Physical Activity Appears to Reduce Mortality Risk, But Not In Those Who Are Obese, Study Shows

By Lois Baker

Release Date: March 18, 1994 This content is archived.


TAMPA, Fla. -- A University at Buffalo study on the relationship between physical activity and mortality provides new evidence that life as a couch potato may bring an early death.

Results showed that physically active men who were not obese had a 60 percent lower risk of dying from heart disease, and a 41 percent lower risk of dying from any cause, than sedentary men.

Body weight appeared to be an important variable. The researchers found that overweight or obese men who were as active as their slimmer colleagues received no protective effect.

The project is the first to study a random sample of a general population and its total physical activity during work and leisure and its mortality statistics.

Results of the research, conducted by a team headed by Joan Dorn, Ph.D., research instructor in the UB Department of Social and Preventive Medicine, appeared in the February issue of Circulation and were presented here today (Friday, March 18) at the American Heart Association’s Epidemiology Council Conference.

The goal of the study was to determine if physically active men were less likely to die of heart disease in particular, and live longer in general, than men who took part in little physical activity.

The benefits of exercise, per se, have been documented previously. The UB study calculated the effect of a person’s normal physical routine on longevity and mortality, rather than focusing on specific activities such as walking, climbing stairs, doing yardwork or playing sports.

The study participants were interviewed originally in 1960, after being selected randomly from the general population of Buffalo to take part in an epidemiologic study. The original sample was composed of 866 men between the ages of 15 and 96. The researchers were able to follow up on 632 of the men, at an average interval of 29 years after the initial interview.

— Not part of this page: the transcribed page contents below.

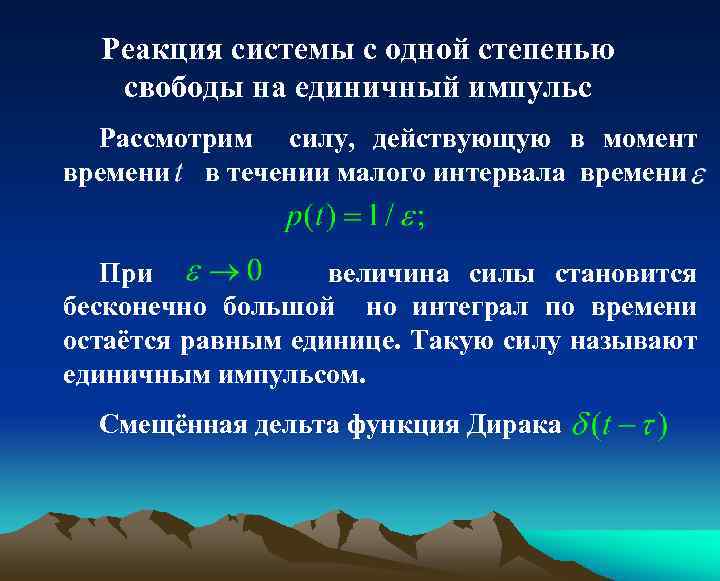 Реакция системы с одной степенью свободы на единичный импульс

Рассмотрим силу, действующую в момент времени $t$ в течении малого интервала времени $\varepsilon$

$p(t) = 1/\varepsilon;$

При $\varepsilon \to 0$ величина силы становится бесконечно большой но интеграл по времени остаётся равным единице. Такую силу называют единичным импульсом.

Смещённая дельта функция Дирака $\delta(t-\tau)$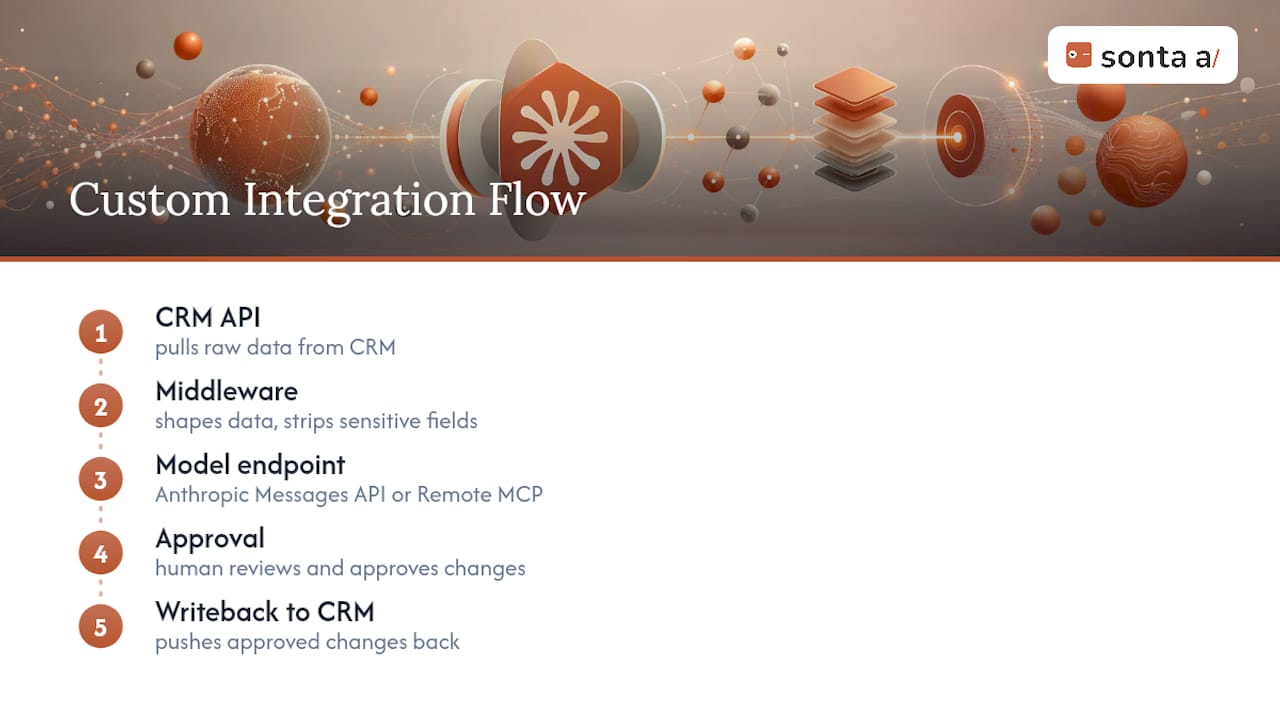 sonta a/

Custom Integration Flow

1 CRM API
pulls raw data from CRM

2 Middleware
shapes data, strips sensitive fields

3 Model endpoint
Anthropic Messages API or Remote MCP

4 Approval
human reviews and approves changes

5 Writeback to CRM
pushes approved changes back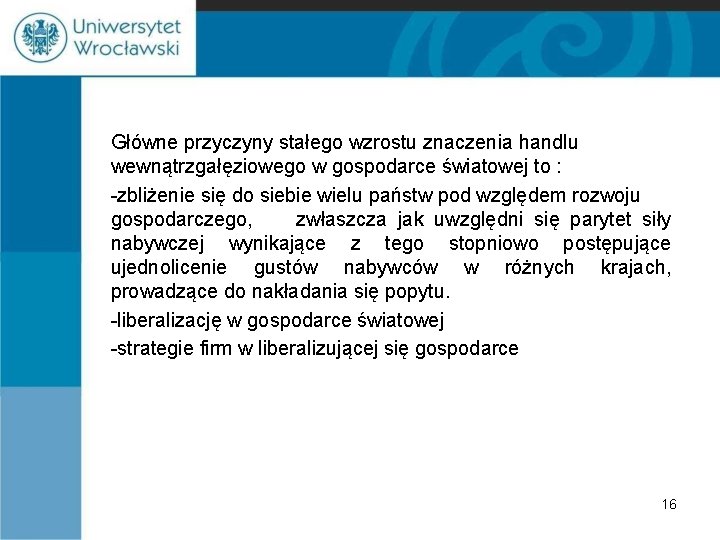 Uniwersytet Wrocławski

Główne przyczyny stałego wzrostu znaczenia handlu wewnątrzgałęziowego w gospodarce światowej to :

-zbliżenie się do siebie wielu państw pod względem rozwoju gospodarczego, zwłaszcza jak uwzględni się parytet siły nabywczej wynikające z tego stopniowo postępujące ujednolicenie gustów nabywców w różnych krajach, prowadzące do nakładania się popytu.

-liberalizację w gospodarce światowej

-strategie firm w liberalizującej się gospodarce

16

Within the follow-up group, 270 had died, 97 from coronary heart disease.

During the original interview, the men provided complete medical histories and details of their lifestyles, including a description of their work and leisure physical activity. Participants reported the number of work-day hours spent sitting at a desk, machine, car, bus, train or other vehicle; driving a vehicle; standing; carrying or lifting heavy things; shoveling or digging; other work activities they considered exercise; sleeping; and walking. The specific types of machines or vehicles used, objects lifted, etc, also were described.

Weekend physical activities included the number of hours usually spent in activities such as sitting, lying down, sleeping, standing at a machine, playing sports, other kinds of exercise, such as gardening or washing the car, and walking. Types of machines, sports and other exercise were probed in detail.

Results showed that higher levels of activity were associated with a 41 percent lower risk of death from any cause, and a 60 percent lower risk of death from heart disease in men who were not obese.

No such relationship was found in overweight and obese men, implying that a high body weight may nullify any beneficial effects of physical activity, researchers concluded. Similar trends were seen in men 65-and over, who were studied separately.

"A sedentary lifestyle is a habit we can change to help prolong our lives," said Dorn. "Contrary to other lifestyle changes that often mean giving up enjoyable habits, increasing your level of activity represents a pleasant way to lower the risk of early death."

Additional members of the research team were Maurizio Trevisan, M.D.; John P. Naughton, M.D.; John E. Vena, Ph.D., and Frank J. Cerny, Ph.D., all from UB, and Warren Winkelstein, M.D., from the University of California at Berkeley.